** Work instruction 1 **
List every amount written with the € sign in the retirement forum thread, counting a range as a single amount.
** Work instruction 2 **
Carry on the retirement forum thread from the point where it stops.

(Page extract)

In addition, you have the option of some 'offline' income to drop up your income. That is a major advantage and allows you achieve a soft landing between full time work and retirement.

So what are your interests outside of work, and how do you plan to enjoy yourself when you retire.. 

I think you need to take a step back and think of the bigger picture and forget about 'wealth accumulation' for a bit. Think about what you need to have a decent standard of living in retirement, and once you achieve this you are effectively financially independent and can do whatever you want to and enjoy doing.. 



Opus2018 said:


> but on my return it's the 9-5 routine only plus whatever international work I pick up


BTW this is easier said than done. Its hard for most people to 'switch back' to this if they have spent years going full throttle !


----------



## Opus2018 (13 Dec 2018)

Hi gnfireland,

Thanks for the response. I hadn't though of that salary needed on retirement  Yes, I figure a monthly take home of around 2,400-2,500 should be doable but I'd need to add a couple more years to make sure.  The other thing to do possibly is to add in a few shares that pay out a reasonable dividend to top up as necessary. I'll come back with more detail next year on the pension calculations.  

Don't worry though, I have plans to do new stuff and to go back to stuff I used to do.  I take your point about switching back, so I'll to watch for that.  it should be easier though as they were in different spheres!

All other suggestions gratefully accepted!

Best,

Opus2018.


----------



## Opus2018 (19 Feb 2020)

Hi all,

Well, it's a little over 14 months since I last posted on this thread I just wanted to update you on progress since then.

I'm back home since January 2019 and back in work after a career break as I said.

I've updated the facts to be as follows:-

*Age:* 53
*Spouse’s/Partner's age*: n/a

*Annual gross income from employment or profession:* €77,000 (gross) + other income (2019 figure €62,000 net)

*Annual gross income of spouse:* n/a

*Monthly take-home pay:* €4,080 approximately

*Type of employment:* e.g. Civil Servant, self-employed

Civil servant permanent

*In general are you:*

(a) spending more than you earn, or
(b) saving?

Saving:- bu, I haven't been good since I came back with buying a new car and making significant home improvements in 2019, which I thought I'd do to be fair....

*Rough estimate of value of home:* €750,000- €775,000
*Amount outstanding on your mortgage: *€0.00 

*What interest rate are you paying?*
n/a 

*Do you pay off your full credit card balance each month? *yes
*If not, what is the balance on your credit card? *n/a

*Savings and investments:*

Approximately €412,000 in liquid assets, of which roughly €76,000 in shares and the rest in cash.

(End Page extract)
(Recorded information)

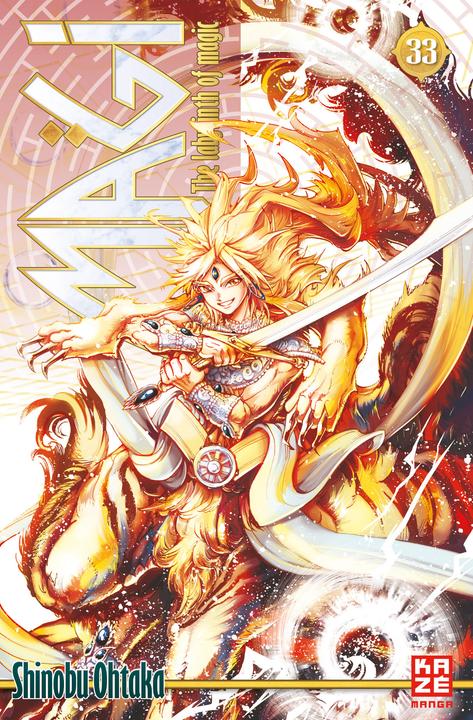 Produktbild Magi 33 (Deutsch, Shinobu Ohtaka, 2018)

(End Recorded information)
(Recorded information)

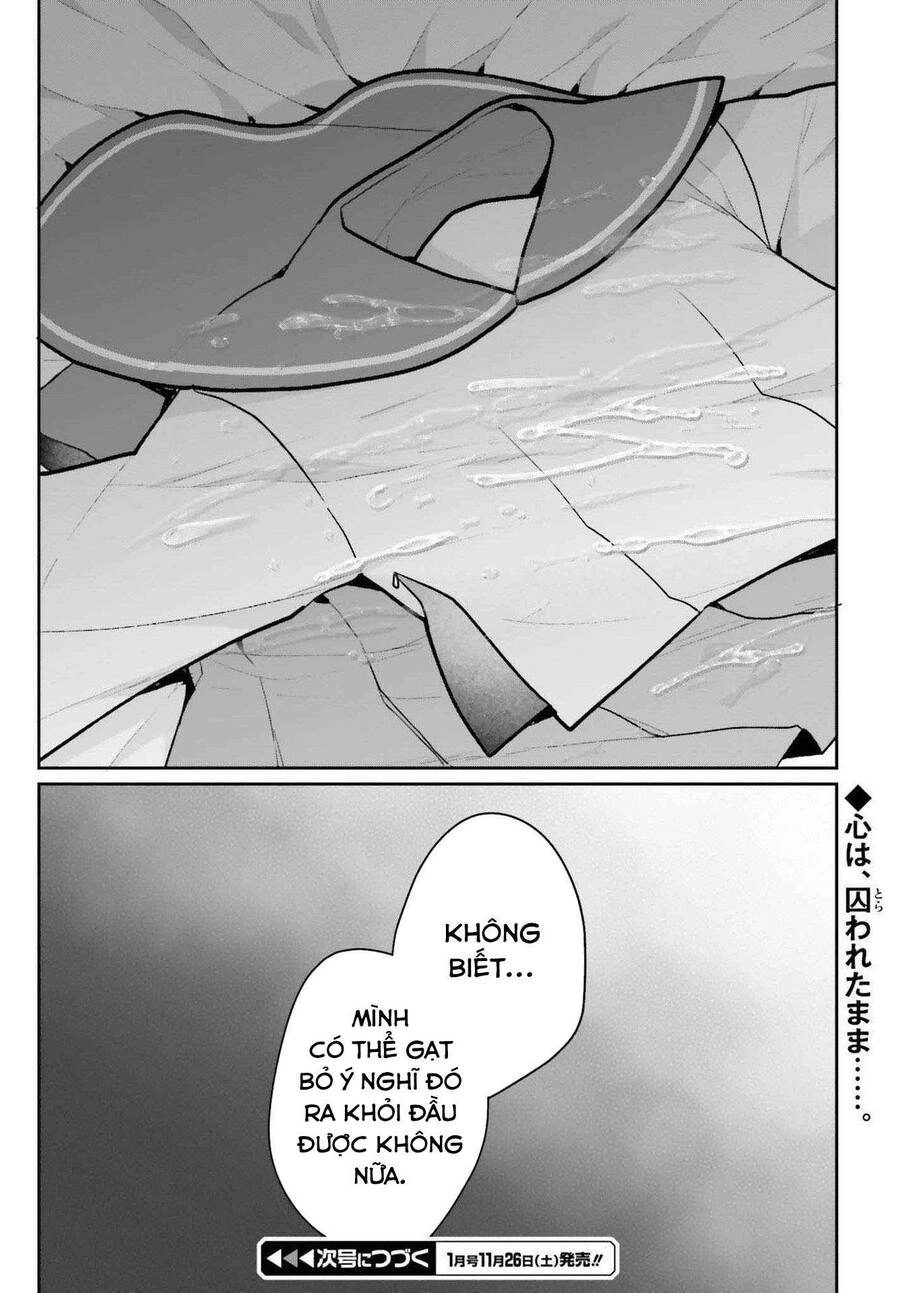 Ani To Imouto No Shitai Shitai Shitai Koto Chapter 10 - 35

(End Recorded information)

** Task answer 1 **
- €77,000
- €62,000
- €4,080
- €750,000- €775,000
- €0.00
- €412,000
- €76,000

** Task answer 2 **
*Do you have a pension scheme? *Yes through work DB scheme (I'm a pre-1995 entrant).

*Do you own any investment or other property? *No.

*Other borrowings – car loans/personal loans etc:* Nil.

Ok, since I came back, I've bought a new car, and done quite a bit of work on upgrading the house (not yet finished mind, but it's been a good start.  As I'm standing still in terms of savings since Dec 2018, I figure I'm in a reasonably good place.   The question I want to ask is that I want to boost my pension and I have two options

1) Set up an AVC to maximise my tax free lump sum on retirement (1½ my final salary) and set up a fund to withdraw 4-5% per annum.  I've been quoted 774 per fortnight gross which is about 440 net after tax.  This is the max amount I can put away at my age (30%) I can also fire in a lump sum of approximately 19,000 (11,400) after tax to cover the last tax year.  I figure given 6 years I will have a sum of 160,000 before assuming any growth or reductions made by the pension company (It's New Ireland and the plan is called Iris).  I figure I can withdraw 5,480 at 4% p.a. to add to my pension.

2) Alternatively I can buy back years and for the fortnightly payment (not including the 11,400 amount) I can buy back 5 years which means I would buy back 5 years which would boost my pension by around 5,200.  I'd still be short by 11,,600 on the max lump sum though.


So what would posters suggest go with option 1 or 2 or perhaps a mix??  I think maxing out on the lump sum is a no brainer - it's the fine tuning I have a question over  If I do AVCs the fund goes to the estate if I die, whereas the pension dies with me... on the other hand increasing the work pension seems to insulate me against inflation at the moment and I buy certainty in terms of what I get.  overall pension at 60 would be around €36,500 with the work based pension or €36,800 with a better lump sum.


Hoping still to retire at 60! Hopefully might be able to the odd job abroad once or twice a year but nothing is guaranteed...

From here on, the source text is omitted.